▶ _Exercise goal_: Edit the part that opens with the line containing "How should one order" and closes with the line containing "from furthest to closest?" so that "throw pillow" becomes "cushion" and nothing else changes. Return only those lines.

▶ _Extracted entries_:

◇ ◇ ◇ ◇

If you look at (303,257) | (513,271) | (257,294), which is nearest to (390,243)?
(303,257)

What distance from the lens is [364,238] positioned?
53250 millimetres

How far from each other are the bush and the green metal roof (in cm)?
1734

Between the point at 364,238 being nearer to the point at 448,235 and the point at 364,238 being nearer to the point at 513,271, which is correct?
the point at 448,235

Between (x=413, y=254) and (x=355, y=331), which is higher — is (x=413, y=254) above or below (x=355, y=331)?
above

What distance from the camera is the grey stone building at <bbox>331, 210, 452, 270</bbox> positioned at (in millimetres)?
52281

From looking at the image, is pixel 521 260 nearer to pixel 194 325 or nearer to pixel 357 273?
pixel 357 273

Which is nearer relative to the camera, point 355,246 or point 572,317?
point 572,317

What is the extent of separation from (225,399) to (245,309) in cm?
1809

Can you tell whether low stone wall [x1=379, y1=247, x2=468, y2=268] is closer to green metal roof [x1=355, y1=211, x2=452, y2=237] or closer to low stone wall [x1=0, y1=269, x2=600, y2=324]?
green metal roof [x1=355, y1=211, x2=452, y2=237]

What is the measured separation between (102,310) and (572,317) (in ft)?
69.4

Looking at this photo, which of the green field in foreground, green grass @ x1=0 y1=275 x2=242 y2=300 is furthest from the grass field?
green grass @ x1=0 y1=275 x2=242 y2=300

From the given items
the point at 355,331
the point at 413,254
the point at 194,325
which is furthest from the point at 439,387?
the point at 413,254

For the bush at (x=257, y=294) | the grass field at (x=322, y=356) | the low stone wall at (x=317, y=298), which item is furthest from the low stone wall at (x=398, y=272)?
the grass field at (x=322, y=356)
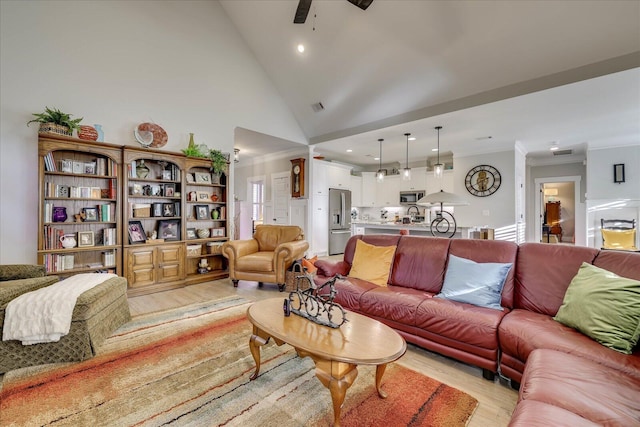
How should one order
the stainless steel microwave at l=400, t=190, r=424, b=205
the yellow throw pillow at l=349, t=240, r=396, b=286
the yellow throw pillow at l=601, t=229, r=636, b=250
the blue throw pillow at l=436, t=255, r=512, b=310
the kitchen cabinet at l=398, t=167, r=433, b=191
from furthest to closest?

◇ ◇ ◇ ◇

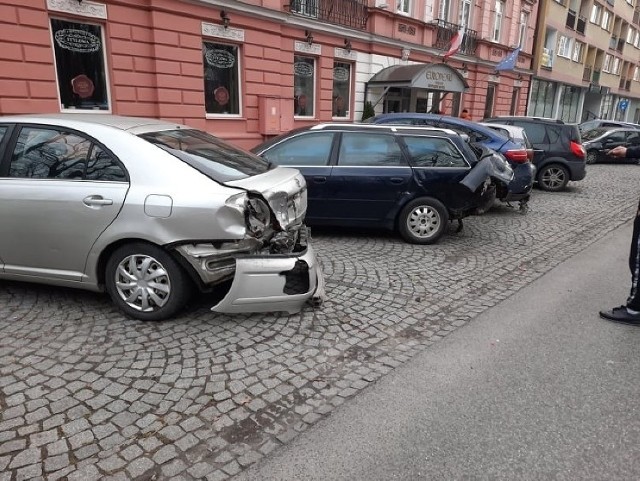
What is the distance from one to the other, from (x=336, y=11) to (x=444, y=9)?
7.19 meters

◇ ◇ ◇ ◇

▶ _Exercise output_:
How should one order
the stainless steel microwave at l=400, t=190, r=424, b=205
the yellow cushion at l=349, t=240, r=396, b=286
the yellow cushion at l=601, t=229, r=636, b=250
the blue cushion at l=436, t=255, r=512, b=310
the kitchen cabinet at l=398, t=167, r=433, b=191
from furthest to closest?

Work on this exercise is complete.